After spending years pretending music downloading would go away, and then applying the ‘use a sledgehammer to crack a nut’ approach, the music biz is trying a different approach. They’re now asking fans to not illegally download music, pretty please!
Likening it to a drink driving campaign, Music Matters is a UK based initiative supported by Spotify and music retailers Amazon, HMV and Tesco.
The campaign is centred around a website which uses a softly, softly approach; offering advice on legal ways to purchase music. In effect the site is a showcase for a series of animated short films which look like your average first year film school student film. The films use a pedagogical feminist approach to analyse in a post structural context … (okay we made the wanky academic bit up) the music of artists ranging from The Jam to Kate Bush, Sigur Ros to Nick Cave.

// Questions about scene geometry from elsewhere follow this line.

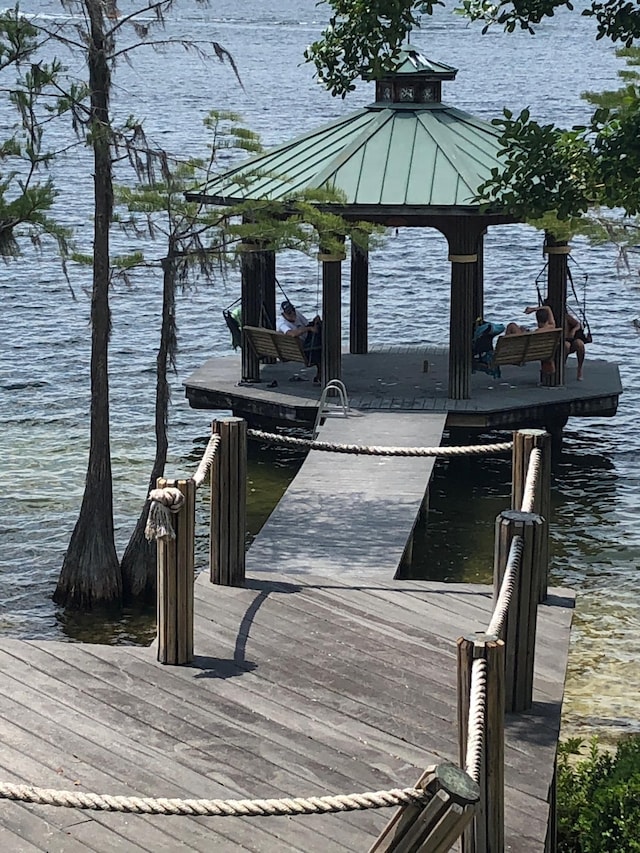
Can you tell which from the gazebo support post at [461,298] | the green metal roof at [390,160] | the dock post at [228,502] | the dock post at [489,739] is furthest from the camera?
the gazebo support post at [461,298]

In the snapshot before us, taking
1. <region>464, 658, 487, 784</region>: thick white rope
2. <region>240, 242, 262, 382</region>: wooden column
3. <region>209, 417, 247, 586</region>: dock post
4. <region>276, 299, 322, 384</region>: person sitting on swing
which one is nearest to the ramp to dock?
<region>209, 417, 247, 586</region>: dock post

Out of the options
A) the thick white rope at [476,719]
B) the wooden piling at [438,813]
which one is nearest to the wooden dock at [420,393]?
the thick white rope at [476,719]

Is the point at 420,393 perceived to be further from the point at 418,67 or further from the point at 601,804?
the point at 601,804

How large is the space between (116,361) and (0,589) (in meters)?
12.2

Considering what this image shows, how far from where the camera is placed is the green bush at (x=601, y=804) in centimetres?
803

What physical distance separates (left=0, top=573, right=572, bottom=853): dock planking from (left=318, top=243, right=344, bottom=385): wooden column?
8.75 metres

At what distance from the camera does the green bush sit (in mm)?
8031

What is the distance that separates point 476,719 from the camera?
19.4ft

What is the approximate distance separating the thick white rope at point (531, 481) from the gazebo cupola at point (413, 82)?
33.8ft

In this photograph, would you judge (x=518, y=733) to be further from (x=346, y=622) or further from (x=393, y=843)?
(x=393, y=843)

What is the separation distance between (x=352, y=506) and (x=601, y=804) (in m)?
5.39

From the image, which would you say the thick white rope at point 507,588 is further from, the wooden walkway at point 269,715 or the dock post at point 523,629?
the wooden walkway at point 269,715

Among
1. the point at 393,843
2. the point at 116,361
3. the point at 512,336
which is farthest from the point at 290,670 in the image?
the point at 116,361

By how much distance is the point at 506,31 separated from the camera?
12.5 m
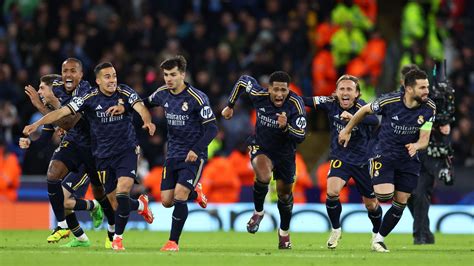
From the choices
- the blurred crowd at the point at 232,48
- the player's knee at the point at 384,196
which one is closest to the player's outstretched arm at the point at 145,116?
the player's knee at the point at 384,196

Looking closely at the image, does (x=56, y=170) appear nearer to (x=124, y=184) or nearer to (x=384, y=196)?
(x=124, y=184)

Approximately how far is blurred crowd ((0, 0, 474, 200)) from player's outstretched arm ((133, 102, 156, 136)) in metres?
8.39

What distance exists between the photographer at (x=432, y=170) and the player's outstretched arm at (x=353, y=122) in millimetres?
2599

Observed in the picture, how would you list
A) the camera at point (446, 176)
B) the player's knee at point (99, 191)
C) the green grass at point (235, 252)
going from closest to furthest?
the green grass at point (235, 252) → the player's knee at point (99, 191) → the camera at point (446, 176)

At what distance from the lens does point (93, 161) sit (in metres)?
17.1

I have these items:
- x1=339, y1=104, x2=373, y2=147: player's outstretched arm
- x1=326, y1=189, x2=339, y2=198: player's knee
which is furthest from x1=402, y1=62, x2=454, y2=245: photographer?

Tone Deaf watched the Nick Cave and Kate Bush ones – the former would have embarrassed Nick with its glib ‘music saved Nick from a life of crime’ message, while the Kate Bush one has grammar errors and states that she has retired from music to bring up a family. Clearly they forgot her comeback releasing Aerial a few years ago. The initiative is being spearheaded by Niamh Byrne of Universal Music in London.
Since it seems like a film school assignment, Tone Deaf has pulled out our red pen and given it somewhere between a pass and a credit, with our comments reading ‘A noble idea let down in execution by condescending narrative, low production quality, factual errors and poor grammar’.